It is the third meeting between the leaders of the two Koreas in a few months. It will last three days: the two will meet seven or eight times. The first official appointment is at 15.30. 200 people join Moon, including the magnates of Samsung, SK, LG, Hyunday and k-pop celebrities.
Seoul (AsiaNews / Agencies) - South Korean President Moon Jae-in landed in Pyongyang at 9.50 in the morning. There was a smiling Kim Jong-un to welcome him with open arms, on the runway. The two Korean leaders embraced, amid the applause of hundreds of North Koreans (see photo 2).
They were flanked by the first lady of Pyongyang, Ri Sol-jul, and Seoul, Kim Jung-sook, who shook hands. Thus began the third inter-Korean summit, whose first official talks will be held in the afternoon, between 15.30 and 17.00.

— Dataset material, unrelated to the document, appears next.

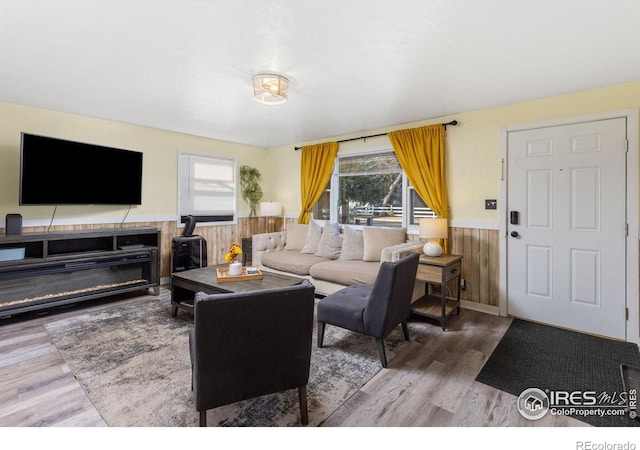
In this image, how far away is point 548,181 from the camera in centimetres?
313

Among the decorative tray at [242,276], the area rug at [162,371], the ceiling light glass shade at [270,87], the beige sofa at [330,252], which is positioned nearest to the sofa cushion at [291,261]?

The summit will last three days, in which Kim and Moon should meet seven or eight times. There are three main points on the agenda: improving inter-Korean relations; promoting denuclearization and dialogue between North Korea and the United States; putting an end to military tensions between the two Koreas.
On the margins of the official summit, other realities of the two Koreas will have the opportunity to meet. Moon arrives in Pyongyang with a full-bodied entourage of about 200 people. Besides official figures, such as Foreign Minister Kang Kyung-wha (it is the first time for the top South Korean diplomat in Pyongyang), other South Korean personalities have arrived in North Korea – including the top management of Samsung, SK group, LG group and Hyundai (see photo 3) - and the show.
The delegation accompanying Moon also includes three stars of Korean folk music (k-pop): Zico, Ailee and Ali (see photo 4). Members of South Korean civil society will today meet with Kim Yong-nam, head of the Northern State, whose role is purely representative. Instead, South Korean business magnates will be received by Ri Yong-nam, the North Korean vice-minister for economics. Seoul intends to deepen the cooperation between the two countries, within the limited margin left by economic sanctions, which for a year now have been weighing on the North Korean economy.